Why separate the kernel binary and the initial ramdisk?

Stijn · Post by **Stijn** » Sun Jun 24, 2018 5:02 am

The initial ramdisk is supposed to contain essential drivers for loading the rest of the OS, the most obvious one being a file system driver.

What is the goal of separating this functionality into an initial ramdisk, as opposed to including it in the kernel binary? I assume the kernel will need to know the exact content of the initial ramdisk anyway, so the kernel and the initial ramdisk would be tightly coupled.
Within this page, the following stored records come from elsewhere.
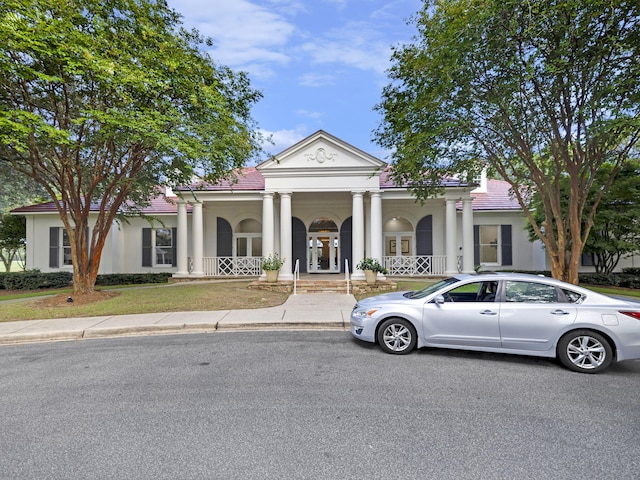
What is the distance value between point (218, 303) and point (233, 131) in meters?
5.55

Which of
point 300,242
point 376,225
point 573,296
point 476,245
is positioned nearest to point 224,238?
point 300,242

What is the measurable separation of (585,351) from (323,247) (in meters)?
14.1

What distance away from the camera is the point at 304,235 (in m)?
18.4

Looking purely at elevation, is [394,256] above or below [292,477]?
above

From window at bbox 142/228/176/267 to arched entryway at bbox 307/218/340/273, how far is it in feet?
25.3

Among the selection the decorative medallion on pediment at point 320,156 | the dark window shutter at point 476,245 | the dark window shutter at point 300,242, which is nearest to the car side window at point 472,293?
the decorative medallion on pediment at point 320,156

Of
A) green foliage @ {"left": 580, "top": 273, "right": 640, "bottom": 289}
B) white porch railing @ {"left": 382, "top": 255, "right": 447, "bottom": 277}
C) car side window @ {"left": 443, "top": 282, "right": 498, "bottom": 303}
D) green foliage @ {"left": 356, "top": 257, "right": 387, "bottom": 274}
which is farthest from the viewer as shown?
white porch railing @ {"left": 382, "top": 255, "right": 447, "bottom": 277}

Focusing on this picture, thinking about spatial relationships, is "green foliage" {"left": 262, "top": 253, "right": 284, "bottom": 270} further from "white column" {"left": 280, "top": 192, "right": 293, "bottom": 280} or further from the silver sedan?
the silver sedan

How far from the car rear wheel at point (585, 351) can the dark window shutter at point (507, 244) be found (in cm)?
1434

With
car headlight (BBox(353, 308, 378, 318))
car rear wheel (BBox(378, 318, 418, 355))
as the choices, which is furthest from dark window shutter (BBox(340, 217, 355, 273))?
car rear wheel (BBox(378, 318, 418, 355))

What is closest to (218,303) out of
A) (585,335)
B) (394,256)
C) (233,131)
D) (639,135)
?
Answer: (233,131)

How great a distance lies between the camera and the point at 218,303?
10539 millimetres

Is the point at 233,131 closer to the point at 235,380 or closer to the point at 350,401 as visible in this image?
the point at 235,380

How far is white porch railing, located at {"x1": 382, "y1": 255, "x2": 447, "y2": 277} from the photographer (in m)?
17.4
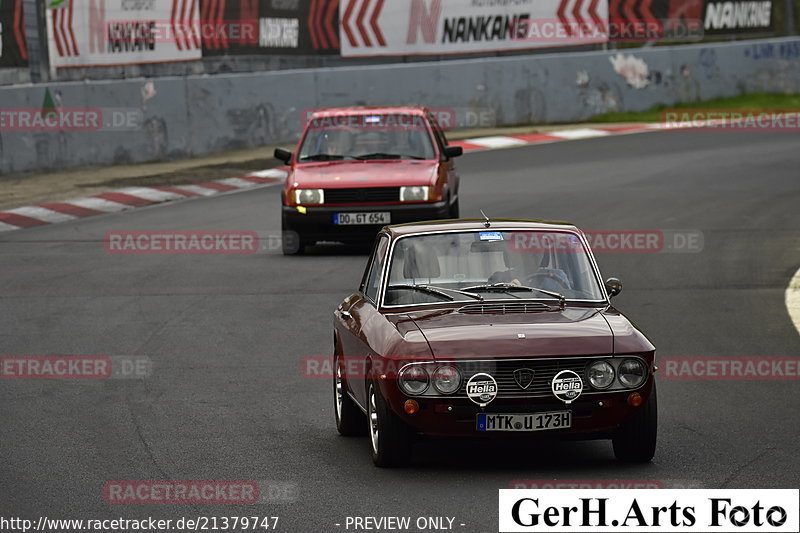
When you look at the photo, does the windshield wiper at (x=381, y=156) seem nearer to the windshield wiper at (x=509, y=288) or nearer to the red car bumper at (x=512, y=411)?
the windshield wiper at (x=509, y=288)

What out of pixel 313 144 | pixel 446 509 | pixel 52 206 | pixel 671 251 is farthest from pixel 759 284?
pixel 52 206

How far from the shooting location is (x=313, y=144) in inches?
687

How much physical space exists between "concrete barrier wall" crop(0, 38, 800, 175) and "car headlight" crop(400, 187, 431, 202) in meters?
11.2

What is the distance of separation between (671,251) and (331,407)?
792 centimetres

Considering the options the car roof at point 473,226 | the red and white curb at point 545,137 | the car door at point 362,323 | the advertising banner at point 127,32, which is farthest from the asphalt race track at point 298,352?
the advertising banner at point 127,32

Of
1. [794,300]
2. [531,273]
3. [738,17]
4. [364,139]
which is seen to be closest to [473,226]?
[531,273]

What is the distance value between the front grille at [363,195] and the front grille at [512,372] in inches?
367

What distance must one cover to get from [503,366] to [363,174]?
31.9 ft

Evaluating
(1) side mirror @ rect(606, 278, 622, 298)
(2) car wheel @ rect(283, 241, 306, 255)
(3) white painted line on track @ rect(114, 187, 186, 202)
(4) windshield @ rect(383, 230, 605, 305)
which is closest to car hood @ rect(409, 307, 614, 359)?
(4) windshield @ rect(383, 230, 605, 305)

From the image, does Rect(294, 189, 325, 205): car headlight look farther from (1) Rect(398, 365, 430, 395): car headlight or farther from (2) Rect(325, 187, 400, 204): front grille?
(1) Rect(398, 365, 430, 395): car headlight

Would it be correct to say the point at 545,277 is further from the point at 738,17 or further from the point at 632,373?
the point at 738,17

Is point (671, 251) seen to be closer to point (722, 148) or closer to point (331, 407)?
point (331, 407)

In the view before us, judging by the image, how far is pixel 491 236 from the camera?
835 cm

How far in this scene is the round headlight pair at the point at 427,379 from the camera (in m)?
7.13
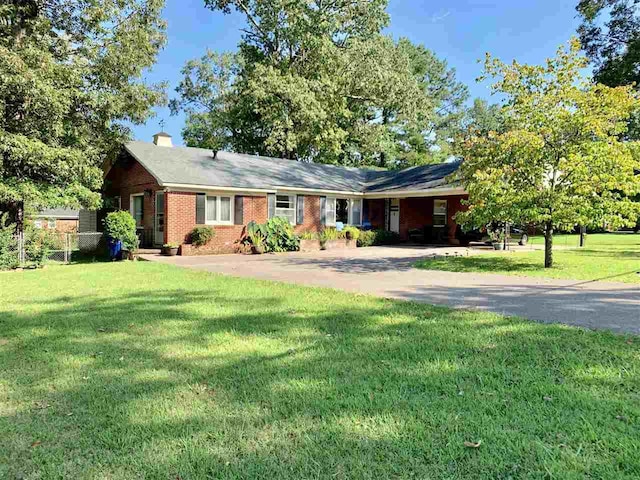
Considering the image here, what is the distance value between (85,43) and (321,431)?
16.9 m

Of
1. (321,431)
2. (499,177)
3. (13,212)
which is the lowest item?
(321,431)

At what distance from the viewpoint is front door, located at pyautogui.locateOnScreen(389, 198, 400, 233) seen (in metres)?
23.5

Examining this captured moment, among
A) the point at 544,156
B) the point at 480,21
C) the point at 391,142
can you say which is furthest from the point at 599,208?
the point at 391,142

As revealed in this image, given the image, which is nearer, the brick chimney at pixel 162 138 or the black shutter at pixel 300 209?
the black shutter at pixel 300 209

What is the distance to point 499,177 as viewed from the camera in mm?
11477

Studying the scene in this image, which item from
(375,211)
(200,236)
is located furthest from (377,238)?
(200,236)

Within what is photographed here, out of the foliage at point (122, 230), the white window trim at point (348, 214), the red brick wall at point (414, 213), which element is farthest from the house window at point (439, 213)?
the foliage at point (122, 230)

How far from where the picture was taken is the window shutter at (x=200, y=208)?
1736 centimetres

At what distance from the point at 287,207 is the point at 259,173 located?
2.16 metres

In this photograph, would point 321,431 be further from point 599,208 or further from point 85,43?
point 85,43

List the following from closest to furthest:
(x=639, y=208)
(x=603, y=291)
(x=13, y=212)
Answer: (x=603, y=291), (x=639, y=208), (x=13, y=212)

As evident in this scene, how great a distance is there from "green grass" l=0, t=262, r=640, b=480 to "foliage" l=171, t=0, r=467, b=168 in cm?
2194

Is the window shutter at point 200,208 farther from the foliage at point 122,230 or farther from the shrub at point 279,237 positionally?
the foliage at point 122,230

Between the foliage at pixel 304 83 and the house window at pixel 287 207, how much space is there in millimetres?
7232
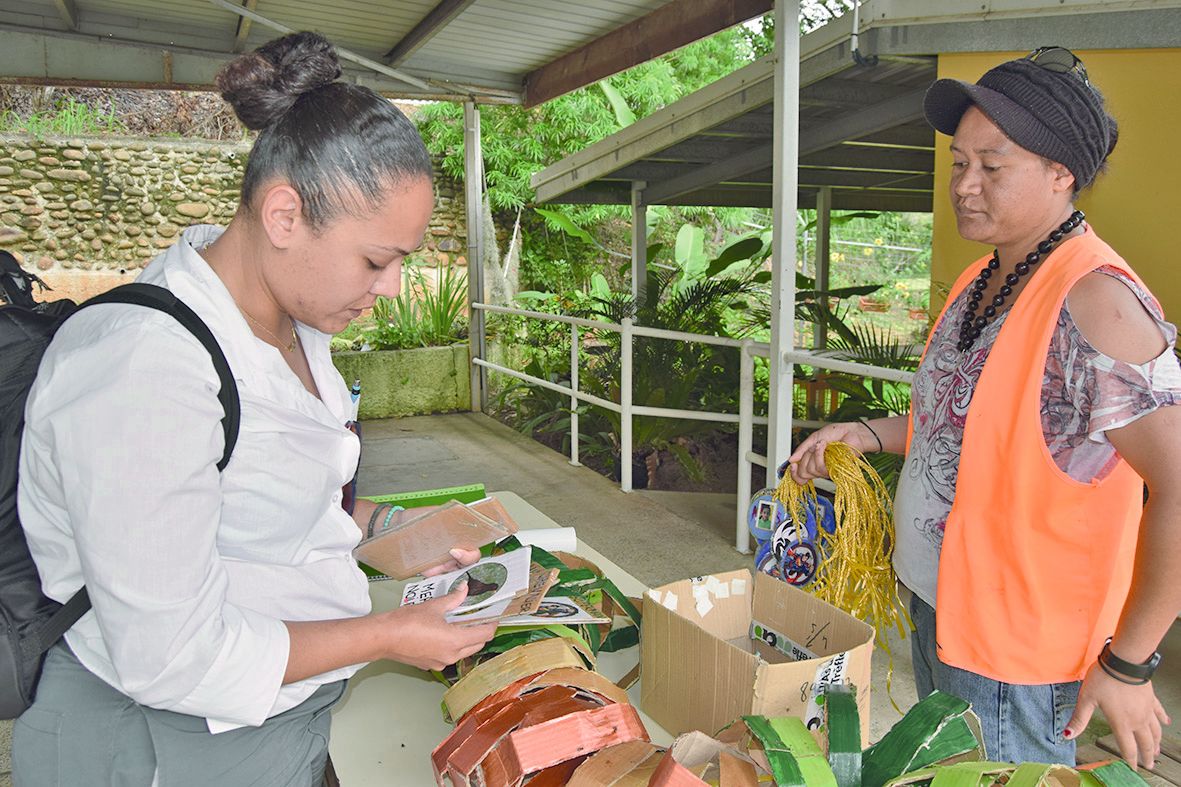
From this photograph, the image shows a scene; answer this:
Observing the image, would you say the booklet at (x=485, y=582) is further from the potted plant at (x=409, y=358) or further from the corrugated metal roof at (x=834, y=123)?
the potted plant at (x=409, y=358)

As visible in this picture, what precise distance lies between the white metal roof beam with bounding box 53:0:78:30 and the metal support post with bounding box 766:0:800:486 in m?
4.14

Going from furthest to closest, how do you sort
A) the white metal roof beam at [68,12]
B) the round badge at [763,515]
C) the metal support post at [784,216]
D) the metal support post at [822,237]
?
the metal support post at [822,237]
the white metal roof beam at [68,12]
the metal support post at [784,216]
the round badge at [763,515]

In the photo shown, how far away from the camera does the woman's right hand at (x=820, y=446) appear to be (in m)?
1.61

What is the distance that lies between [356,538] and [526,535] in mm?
826

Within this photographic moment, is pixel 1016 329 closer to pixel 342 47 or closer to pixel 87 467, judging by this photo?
pixel 87 467

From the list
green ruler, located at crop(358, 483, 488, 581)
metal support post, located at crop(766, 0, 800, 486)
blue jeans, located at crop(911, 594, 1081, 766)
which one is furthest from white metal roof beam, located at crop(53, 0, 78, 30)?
blue jeans, located at crop(911, 594, 1081, 766)

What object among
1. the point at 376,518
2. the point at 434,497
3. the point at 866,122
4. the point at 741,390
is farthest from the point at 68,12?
the point at 376,518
Some context to sketch my current level of knowledge: I have a two-stage bootloader that loads an ELF kernel binary. The kernel currently has interrupt handling (mostly stubs), a terminal, and a very basic keyboard input handler coupled to the terminal.

iansjack · Post by **iansjack** » Sun Jun 24, 2018 6:28 am

The kernel is generic to all machines that the OS runs on. The initial ramarisk contains code that is needed for a particular installation, but not all installations. The alternative would be a kernel that contained all the drivers that any machine might require to boot, perhaps even all drivers it ever needs.

In older versions of Unix the entire kernel was compiled for a particular machine. Nowadays there is a generic kernel with loadable modules. But some modules must be loaded before the system can reach a state where it can load modules. These are placed in the initial ramarisk, which is created when the kernel is installed.

Stijn · Post by **Stijn** » Sun Jun 24, 2018 7:20 am

I hadn't considered the ramdisk to be created during installation, it makes sense now, thank you.

Brendan · Post by **Brendan** » Sun Jun 24, 2018 5:38 pm

Hi,

Stijn wrote:The initial ramdisk is supposed to contain essential drivers for loading the rest of the OS, the most obvious one being a file system driver.

What is the goal of separating this functionality into an initial ramdisk, as opposed to including it in the kernel binary?

For micro-kernels (where kernel "can't"/shouldn't contain things like file systems and drivers) you need to load a whole bunch of stuff in addition to the kernel (because kernel alone can't access disk to load disk drivers, etc), and it makes things a lot easier if you combine it all of the little files into a single larger "initial RAM disk" file.

For monolithic kernels there's 3 choices:

Recompile the kernel for each specific computer and build the drivers, etc directly into the kernel at compile time. This is relatively inflexible, makes it hard to have a generic bootable CD/USB (where you don't know anything about the specific computer/s) and isn't very user-friendly; but (in theory) can also give you the highest performance (compiler and link-time-optimiser can optimise everything).
Use "kernel modules" and end up with the same problem micro-kernels have.
Use a combination of both (some things compiled directly into the kernel, and some things implemented as a "kernel module")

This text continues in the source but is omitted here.